Because the focus in The Hunting Ground is on the survivors being heard, no one directly addresses the issue I raised in the last two sentences. Yet when I looked more carefully at the critical responses that questioned its accuracy, I began to harbour certain reservations. For instance, writing in Slate, Emily Yoffe argues that one of the cases not mentioned above reveals discrepancies between what the young woman says on camera and her own legal testimony. Furthermore, Harvard University, according to the film, was guilty of official indifference but Yoffe demonstrates that the university did take the case seriously, undertook a thorough investigation, expelled the alleged assailant, and re-admitted him four years later after they completed their review. Similarly, the young man was tried and found guilty of a misdemeanour in the court system, an appropriate response when one reads Yoffe’s detailed account of this case. After an exhaustive examination of this case, Yoffe contends that he was not a “rapist” or a “predator,” but that the contretemps was
…a story of an ambiguous sexual encounter among young adults that almost destroyed the life of the accused, a young black man with no previous record of criminal behavior. It’s a story that demonstrates how deeply the filmmakers’ politics colored their presentation of the facts – and how deeply flawed their influential film is as a result.

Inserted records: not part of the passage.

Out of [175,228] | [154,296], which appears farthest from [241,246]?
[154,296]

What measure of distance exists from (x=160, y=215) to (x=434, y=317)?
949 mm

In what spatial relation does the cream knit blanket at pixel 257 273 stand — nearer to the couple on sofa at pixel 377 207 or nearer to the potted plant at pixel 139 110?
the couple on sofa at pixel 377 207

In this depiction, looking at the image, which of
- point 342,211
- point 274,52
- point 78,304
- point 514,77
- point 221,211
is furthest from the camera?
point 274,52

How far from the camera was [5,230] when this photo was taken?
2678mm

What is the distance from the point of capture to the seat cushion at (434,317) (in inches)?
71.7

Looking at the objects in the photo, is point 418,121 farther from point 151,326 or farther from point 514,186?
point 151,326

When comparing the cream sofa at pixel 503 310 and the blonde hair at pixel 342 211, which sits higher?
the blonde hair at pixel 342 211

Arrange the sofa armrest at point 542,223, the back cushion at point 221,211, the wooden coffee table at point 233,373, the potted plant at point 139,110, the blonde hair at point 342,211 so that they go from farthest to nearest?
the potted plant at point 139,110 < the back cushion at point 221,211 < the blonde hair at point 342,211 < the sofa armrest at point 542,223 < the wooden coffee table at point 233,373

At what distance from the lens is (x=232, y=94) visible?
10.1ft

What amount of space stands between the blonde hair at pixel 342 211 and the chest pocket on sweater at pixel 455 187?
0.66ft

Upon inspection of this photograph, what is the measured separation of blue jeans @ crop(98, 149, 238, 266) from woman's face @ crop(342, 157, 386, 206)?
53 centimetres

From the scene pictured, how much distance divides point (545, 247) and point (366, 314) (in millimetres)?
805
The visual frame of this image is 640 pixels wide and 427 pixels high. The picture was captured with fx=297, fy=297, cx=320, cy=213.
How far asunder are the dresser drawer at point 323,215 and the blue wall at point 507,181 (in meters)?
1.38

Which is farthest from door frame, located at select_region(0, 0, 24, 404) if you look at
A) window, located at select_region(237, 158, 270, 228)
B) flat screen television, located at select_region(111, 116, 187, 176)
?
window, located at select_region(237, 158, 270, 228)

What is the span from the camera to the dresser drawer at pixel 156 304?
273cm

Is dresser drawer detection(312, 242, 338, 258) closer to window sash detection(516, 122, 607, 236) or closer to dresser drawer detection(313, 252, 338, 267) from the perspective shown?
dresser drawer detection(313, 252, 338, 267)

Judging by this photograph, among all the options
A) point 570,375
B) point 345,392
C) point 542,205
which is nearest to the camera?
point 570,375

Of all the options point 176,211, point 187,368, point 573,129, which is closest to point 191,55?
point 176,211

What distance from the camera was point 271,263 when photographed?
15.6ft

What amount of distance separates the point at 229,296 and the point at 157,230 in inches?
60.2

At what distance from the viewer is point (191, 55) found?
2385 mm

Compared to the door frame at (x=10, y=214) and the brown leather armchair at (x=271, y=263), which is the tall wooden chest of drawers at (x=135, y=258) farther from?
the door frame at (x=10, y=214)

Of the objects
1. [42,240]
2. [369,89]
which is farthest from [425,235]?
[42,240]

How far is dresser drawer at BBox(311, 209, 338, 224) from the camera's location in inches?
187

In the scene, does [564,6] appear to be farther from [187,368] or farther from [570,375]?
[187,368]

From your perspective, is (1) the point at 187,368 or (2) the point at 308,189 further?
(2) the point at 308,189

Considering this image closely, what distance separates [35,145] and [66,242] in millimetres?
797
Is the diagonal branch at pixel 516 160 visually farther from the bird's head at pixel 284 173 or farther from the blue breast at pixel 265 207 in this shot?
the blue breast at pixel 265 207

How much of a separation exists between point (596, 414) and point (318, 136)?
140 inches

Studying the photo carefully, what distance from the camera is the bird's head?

Her lengthy persuasive article comments only on this single case that takes up a few minutes in the picture, but it does undercut the power of the film and I think does a disservice to the other survivors profiled. The controversy continued when nineteen Harvard Law School professors signed a document criticizing the movie – one of them, Jeannie Suk, writing a piece for The New Yorker. The filmmakers responded to their criticism by making a statement in the Harvard Crimson that by revealing their bias, they had contributed to a “hostile environment” at the university. As Suk points out, this is a serious allegation, given that the university could be in violation of Title IX and any professor contributing to an unsafe setting could be potentially disciplined. She is uneasy about the emerging axiom that all rape survivors must be believed. True, it serves “as a corrective to hundreds of years in which rape victims were systematically disbelieved and painted as liars, sluts, or crazies,” an assumption that is abundantly in evidence in The Hunting Ground. Also, given that sexual assault cases are notoriously underreported gives further credence to some that the victim must always be believed so as to encourage more assault victims to come forward. But as Suk suggests, are we not swinging the pendulum too far in the other direction? Does this new credo not violate the principle of due process and the right of the accused or the respondent to defend himself? Suk rightly acknowledges that “sexual assault is a serious and insidious problem that occurs with intolerable frequency” and “fighting it entails, among other things, dismantling the historical bias against victims, particularly black victims.” But she wisely counsels: “a few claims [that] turn out to be false do not mean that all, most, or even many claims are wrongful.”

 I wish the kind of nuance and criticism expressed by these two writers might have been injected into The Hunting Ground. It would have in no way undermined the film’s powerful message. Advocacy is not incompatible with accuracy. The vast majority of sexual assaults recounted in the film have not been challenged. I have no doubt, for example, that the claim made by the professional quarterback, Jameis Winston, that his sexual contact with Erica Kinsman was consensual, is spurious. An athlete’s prowess, especially on American campuses, takes priority over his character. Athletes have become accustomed to the culture of entitlement. Nor do I question the film’s assertion that the universities are too concerned with protecting their image and keeping potential alumni donors happy by not touching the fraternities with their “unregulated bars” that sometimes serve doctored alcohol. I suspect that this moving film is widely being shown on campuses, as it should be, and generating discussion that might educate men. But I also propose that thoughtful criticism should not be dismissed.